26/09/2013, 06:31:09 PM

by Michael Dugher

Despite the fact that the city broker ICAP, which was founded and run by David Cameron’s former treasurer Michael Spencer, has been fined £55 million by regulators over the Libor scandal, it has been confirmed that Mr Spencer will be attending the Conservative party conference in Manchester.  This will give the Tory donor unrivalled access to both the prime minister and the chancellor.  No wonder people say Cameron can’t stand up for working people, just a privileged few.  Once again we find Cameron mixing with the wrong crowd.
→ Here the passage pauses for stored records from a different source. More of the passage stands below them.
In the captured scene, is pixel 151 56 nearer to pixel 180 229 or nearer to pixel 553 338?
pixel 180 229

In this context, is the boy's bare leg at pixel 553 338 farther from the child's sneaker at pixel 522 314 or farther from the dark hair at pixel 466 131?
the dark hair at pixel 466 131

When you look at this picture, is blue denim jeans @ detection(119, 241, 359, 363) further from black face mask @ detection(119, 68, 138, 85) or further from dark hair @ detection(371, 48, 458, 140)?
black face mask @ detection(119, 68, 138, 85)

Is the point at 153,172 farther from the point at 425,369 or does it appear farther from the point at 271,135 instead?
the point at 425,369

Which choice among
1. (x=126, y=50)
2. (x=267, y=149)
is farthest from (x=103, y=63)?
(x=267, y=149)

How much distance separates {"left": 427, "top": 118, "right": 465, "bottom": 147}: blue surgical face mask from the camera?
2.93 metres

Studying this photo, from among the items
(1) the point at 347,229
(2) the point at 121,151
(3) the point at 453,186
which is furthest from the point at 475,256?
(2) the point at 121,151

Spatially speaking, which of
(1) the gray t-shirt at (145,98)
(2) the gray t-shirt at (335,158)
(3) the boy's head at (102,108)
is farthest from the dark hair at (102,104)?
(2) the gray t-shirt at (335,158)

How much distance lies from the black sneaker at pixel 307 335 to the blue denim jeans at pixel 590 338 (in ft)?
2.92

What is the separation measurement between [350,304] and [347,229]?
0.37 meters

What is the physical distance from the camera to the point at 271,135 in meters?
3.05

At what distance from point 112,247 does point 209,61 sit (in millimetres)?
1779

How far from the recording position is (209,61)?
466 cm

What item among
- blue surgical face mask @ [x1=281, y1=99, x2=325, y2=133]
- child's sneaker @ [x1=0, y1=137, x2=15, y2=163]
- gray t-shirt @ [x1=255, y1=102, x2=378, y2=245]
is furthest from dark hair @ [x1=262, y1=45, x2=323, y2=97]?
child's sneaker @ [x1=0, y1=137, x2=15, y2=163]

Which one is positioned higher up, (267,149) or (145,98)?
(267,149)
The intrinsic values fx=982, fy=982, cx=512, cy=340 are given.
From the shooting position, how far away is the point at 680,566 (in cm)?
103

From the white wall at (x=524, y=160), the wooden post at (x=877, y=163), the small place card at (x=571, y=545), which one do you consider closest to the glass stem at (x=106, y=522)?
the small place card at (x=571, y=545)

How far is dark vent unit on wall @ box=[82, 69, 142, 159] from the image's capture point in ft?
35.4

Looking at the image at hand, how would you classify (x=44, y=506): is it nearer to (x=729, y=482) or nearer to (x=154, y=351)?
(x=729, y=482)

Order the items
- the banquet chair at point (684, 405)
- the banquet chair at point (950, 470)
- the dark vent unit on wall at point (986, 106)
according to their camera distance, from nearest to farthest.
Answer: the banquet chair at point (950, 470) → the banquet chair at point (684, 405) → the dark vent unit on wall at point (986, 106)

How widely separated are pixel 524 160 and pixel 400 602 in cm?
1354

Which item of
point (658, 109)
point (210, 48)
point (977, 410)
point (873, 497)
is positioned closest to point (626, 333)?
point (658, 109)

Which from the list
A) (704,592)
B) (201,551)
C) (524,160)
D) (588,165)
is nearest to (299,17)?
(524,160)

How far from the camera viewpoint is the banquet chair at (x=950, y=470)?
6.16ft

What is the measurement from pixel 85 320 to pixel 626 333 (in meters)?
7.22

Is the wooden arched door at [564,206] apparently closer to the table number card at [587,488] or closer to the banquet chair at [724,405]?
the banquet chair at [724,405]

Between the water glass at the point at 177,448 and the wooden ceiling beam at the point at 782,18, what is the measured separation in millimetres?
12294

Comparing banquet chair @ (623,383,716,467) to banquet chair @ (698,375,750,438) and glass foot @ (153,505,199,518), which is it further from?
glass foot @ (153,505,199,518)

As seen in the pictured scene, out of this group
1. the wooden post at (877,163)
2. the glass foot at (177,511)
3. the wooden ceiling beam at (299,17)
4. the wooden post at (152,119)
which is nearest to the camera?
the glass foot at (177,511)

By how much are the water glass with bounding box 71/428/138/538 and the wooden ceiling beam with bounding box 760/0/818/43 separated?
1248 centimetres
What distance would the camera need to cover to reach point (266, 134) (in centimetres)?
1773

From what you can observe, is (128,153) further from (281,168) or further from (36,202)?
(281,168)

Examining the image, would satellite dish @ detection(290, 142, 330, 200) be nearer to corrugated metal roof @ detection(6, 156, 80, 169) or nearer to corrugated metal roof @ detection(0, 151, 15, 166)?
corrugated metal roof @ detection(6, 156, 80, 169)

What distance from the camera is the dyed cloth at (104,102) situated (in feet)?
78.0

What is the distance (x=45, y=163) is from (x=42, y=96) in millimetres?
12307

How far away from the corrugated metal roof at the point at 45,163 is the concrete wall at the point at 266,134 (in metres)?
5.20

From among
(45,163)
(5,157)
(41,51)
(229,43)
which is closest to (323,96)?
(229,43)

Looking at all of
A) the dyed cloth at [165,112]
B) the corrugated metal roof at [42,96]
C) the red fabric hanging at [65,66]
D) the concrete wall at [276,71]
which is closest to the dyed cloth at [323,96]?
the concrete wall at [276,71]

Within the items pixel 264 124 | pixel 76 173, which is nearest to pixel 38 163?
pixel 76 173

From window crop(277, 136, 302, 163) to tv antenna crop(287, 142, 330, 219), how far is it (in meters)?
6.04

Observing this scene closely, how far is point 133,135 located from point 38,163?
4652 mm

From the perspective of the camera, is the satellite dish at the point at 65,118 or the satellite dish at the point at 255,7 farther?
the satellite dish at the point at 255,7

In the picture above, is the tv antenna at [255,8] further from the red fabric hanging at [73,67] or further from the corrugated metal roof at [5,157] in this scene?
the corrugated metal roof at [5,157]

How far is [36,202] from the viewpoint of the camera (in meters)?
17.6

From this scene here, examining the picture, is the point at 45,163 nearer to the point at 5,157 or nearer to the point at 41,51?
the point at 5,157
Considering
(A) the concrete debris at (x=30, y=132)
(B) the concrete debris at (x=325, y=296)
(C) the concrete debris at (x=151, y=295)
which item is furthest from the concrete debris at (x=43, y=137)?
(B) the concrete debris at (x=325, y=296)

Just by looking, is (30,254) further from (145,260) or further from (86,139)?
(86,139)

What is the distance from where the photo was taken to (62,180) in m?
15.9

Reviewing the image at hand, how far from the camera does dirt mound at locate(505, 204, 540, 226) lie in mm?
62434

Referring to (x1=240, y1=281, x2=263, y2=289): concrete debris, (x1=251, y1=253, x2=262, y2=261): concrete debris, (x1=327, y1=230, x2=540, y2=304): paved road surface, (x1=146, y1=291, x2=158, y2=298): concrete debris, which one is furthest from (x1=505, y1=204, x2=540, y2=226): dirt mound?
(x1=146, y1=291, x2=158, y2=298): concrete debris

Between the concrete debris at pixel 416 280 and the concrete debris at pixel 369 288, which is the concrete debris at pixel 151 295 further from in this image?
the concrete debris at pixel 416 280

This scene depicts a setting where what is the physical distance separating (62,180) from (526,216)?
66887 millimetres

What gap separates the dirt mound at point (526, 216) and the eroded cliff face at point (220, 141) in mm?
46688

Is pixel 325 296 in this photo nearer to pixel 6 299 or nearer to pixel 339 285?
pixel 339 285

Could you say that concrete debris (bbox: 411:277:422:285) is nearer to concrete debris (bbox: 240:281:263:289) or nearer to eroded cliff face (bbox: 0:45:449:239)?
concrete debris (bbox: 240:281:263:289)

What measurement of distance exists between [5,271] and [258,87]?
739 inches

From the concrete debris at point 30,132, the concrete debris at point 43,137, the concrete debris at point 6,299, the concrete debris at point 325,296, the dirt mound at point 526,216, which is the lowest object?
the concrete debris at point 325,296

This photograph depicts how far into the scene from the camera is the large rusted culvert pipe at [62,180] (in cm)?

The Commodity Futures Trading Commission in the US has found that ICAP brokers, including one known as “Lord Libor”, helped rig the inter-bank lending rate for a period of at least four years.  And the Financial Conduct Authority in the UK has said that the culture at ICAP Europe Limited exacerbated the problem, which included a “heavy focus on revenue at the expense of regulatory requirements”.  Indeed, it was discovered that the desk at the centre of the misconduct was not audited for four years.

Cameron fought tooth and nail last year to avoid launching a proper investigation into the rigging of interest rates and now it has come out that the company of one his biggest donors was heavily involved in the fraud.  In the House of Commons in July 2012, Ed Miliband called for a two-part, judge-led inquiry into what happened as well as the wider culture and practices of the industry.  But Cameron repeatedly refused.  Why was it that he was so determined not to act?

Electoral Commission records show that Michael Spencer has donated a total of £4,804,681.46 to the Conservative Party.  This includes £279,389.59 in person and £4,525,291.87 through his holding company IPGL Ltd, which owns a chunk of ICAP.   He was also one of the “significant donors” who was given special access to the prime minister and the hancellor through private Downing Street dinners (the “dinners for donors” scandal) and as part of the Tories’ exclusive leader’s group.

Spencer was Cameron’s co-treasurer between 2006 and 2010 and he is still the chairman of the Conservative Foundation – an organisation set up to support the party’s financial future.  The minister for the cabinet office, Francis Maude, even described Michael Spencer as a “personal friend of the prime minister and the prime minister’s wife”.